### Document extract
— begin —

It was agreed that the island was formerly granted to certain proprietors as tenants in common, or was holden by them as a corporation, for the purposes mentioned in the original charter, which was in the case; that individual proprietors have from time to time taken up and occupied in severalty certain parts of the island, and with the exception of those portions the island is still held as a tenancy in common by the proprietors above mentioned, and the plaintiff is one of them; that the highways or streets of the island have never been taken up by or assigned to any individual proprietor, but were left open by the proprietors, and have been immemorially used by all other persons having occasion to pass there, with their teams, carts and carriages, and have also been immemorially, from time to time, repaired as highways by the inhabitants of the town of Nantucket.
If the defendants had a right to take up the plaintiff's sheep in the manner and for the cause stated in the plea, the plaintiff was to be nonsuit. If the plaintiff had a right to depasture them on the ways and streets without a keeper, the defendants were to be defaulted.
Coffin and Bunker, for the plaintiff.

— end —

### Problem details
Copy the court report word for word between "If the defendants" and "to be defaulted.", inclusive. The lines after this point are separate from the court report.

### Given data

— begin —

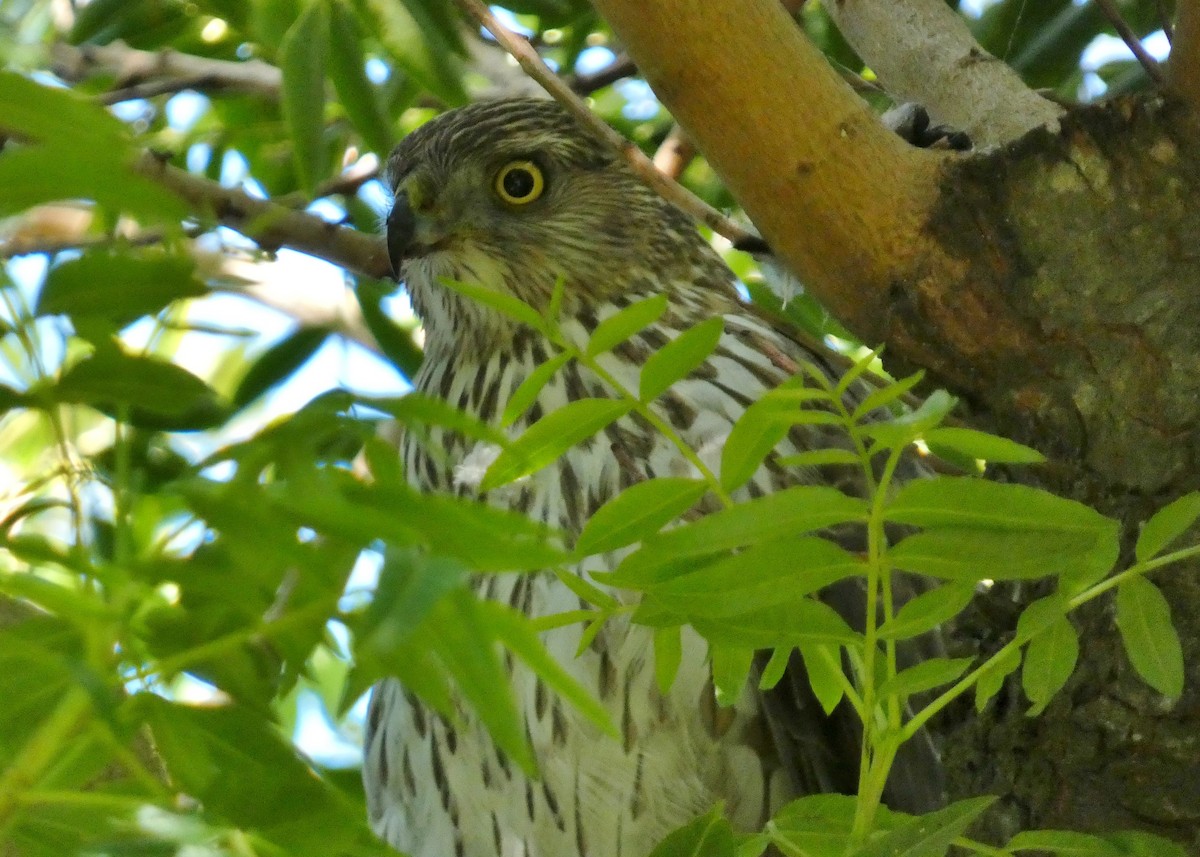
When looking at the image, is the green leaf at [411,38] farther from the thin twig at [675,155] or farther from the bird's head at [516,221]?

— end —

### Correct response
If the defendants had a right to take up the plaintiff's sheep in the manner and for the cause stated in the plea, the plaintiff was to be nonsuit. If the plaintiff had a right to depasture them on the ways and streets without a keeper, the defendants were to be defaulted.